The quiet calm however belied the tension of the past week between the TennisFolks and Pickleballers.

But, even as the well bundled, early runners and walkers emerged to the new day, word quickly spread of a great compromise achieved by the Town Council in a very rare midnight, (actual 9 pm) meeting last night.
Taking a page out of history, the council followed the path taken by the United Nations in 1948 when that world body carved out a section of Palestine for the state of Israel.

By council degree, the Pickleballers  were presented with a piece of land of their own.
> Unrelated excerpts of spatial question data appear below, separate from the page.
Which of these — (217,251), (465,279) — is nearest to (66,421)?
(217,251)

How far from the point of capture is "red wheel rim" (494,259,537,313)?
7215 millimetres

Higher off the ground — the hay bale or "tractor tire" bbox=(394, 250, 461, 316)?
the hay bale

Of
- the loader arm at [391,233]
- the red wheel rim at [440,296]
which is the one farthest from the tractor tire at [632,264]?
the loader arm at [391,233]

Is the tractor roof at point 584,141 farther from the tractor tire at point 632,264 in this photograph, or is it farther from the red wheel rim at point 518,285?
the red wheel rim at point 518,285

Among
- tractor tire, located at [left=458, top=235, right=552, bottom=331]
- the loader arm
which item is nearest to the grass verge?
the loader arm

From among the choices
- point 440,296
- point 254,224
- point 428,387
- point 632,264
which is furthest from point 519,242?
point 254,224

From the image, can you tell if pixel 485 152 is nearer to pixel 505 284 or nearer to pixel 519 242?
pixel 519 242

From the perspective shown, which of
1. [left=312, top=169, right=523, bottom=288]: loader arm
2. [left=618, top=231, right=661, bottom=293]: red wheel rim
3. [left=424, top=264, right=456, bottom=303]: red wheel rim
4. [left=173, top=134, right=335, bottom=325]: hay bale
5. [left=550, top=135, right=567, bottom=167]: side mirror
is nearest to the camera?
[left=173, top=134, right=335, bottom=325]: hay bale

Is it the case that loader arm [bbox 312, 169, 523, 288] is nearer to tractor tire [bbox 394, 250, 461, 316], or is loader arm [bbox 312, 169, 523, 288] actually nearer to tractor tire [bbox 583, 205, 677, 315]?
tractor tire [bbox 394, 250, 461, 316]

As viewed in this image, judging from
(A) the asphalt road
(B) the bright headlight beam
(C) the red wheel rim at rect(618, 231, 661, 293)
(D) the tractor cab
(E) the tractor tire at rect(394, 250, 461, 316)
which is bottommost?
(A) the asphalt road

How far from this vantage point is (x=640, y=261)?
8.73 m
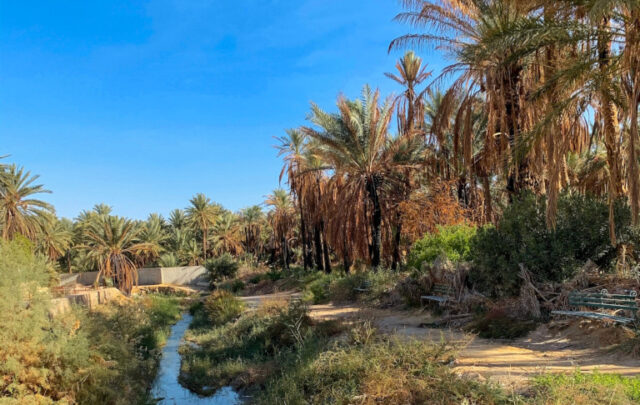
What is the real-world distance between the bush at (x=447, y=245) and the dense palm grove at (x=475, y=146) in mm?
1170

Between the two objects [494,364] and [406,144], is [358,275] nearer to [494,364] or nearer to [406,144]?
[406,144]

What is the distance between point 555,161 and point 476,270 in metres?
4.31

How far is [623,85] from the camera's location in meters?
9.01

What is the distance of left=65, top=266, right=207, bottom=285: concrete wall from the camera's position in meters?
45.5

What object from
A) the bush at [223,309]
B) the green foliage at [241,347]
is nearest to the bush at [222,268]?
the bush at [223,309]

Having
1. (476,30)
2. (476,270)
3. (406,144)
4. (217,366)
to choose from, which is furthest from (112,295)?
(476,30)

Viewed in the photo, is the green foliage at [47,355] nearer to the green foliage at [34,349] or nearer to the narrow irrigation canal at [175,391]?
the green foliage at [34,349]

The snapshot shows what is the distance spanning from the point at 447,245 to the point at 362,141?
684cm

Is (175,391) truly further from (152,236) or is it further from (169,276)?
(152,236)

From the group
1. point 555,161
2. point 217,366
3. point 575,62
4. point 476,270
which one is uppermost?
point 575,62

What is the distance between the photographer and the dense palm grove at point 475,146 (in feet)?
29.2

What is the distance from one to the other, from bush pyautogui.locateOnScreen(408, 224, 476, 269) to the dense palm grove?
46.1 inches

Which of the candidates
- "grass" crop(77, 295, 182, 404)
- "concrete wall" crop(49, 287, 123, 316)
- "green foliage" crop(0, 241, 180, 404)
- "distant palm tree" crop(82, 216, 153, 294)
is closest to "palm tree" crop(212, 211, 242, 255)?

Two existing tennis courts were now and forever, designated for occupation and use by the PickleBall People.
Several of the council members, who were present during the 1948  negotiations of  the Arab /Israeli solution, credited their experience in that dispute with helping resolve the Pickleball  issue.
Many agreed and hoped that this decision will go as smoothly as that landmark 1948 proclamation.

However, some worry that a dangerous precedent may have been created and more trouble could be just down the road as questions immediately arose.
What if Ballers who prefer other condiments want their own land too?

The mustard and catsup people are already feeling  they have been being squeezed out. Then there are the onion and relish folks who think the entire process stinks. And if those Chicago Style people, with their tomato and sport pepper preferences get involved, the situation could really get messy.
No, unlike the universal appeal of the Arab/Israeli compromise, the only person happy on the Gilchrist strip this morning seems to be  the hot dog vender.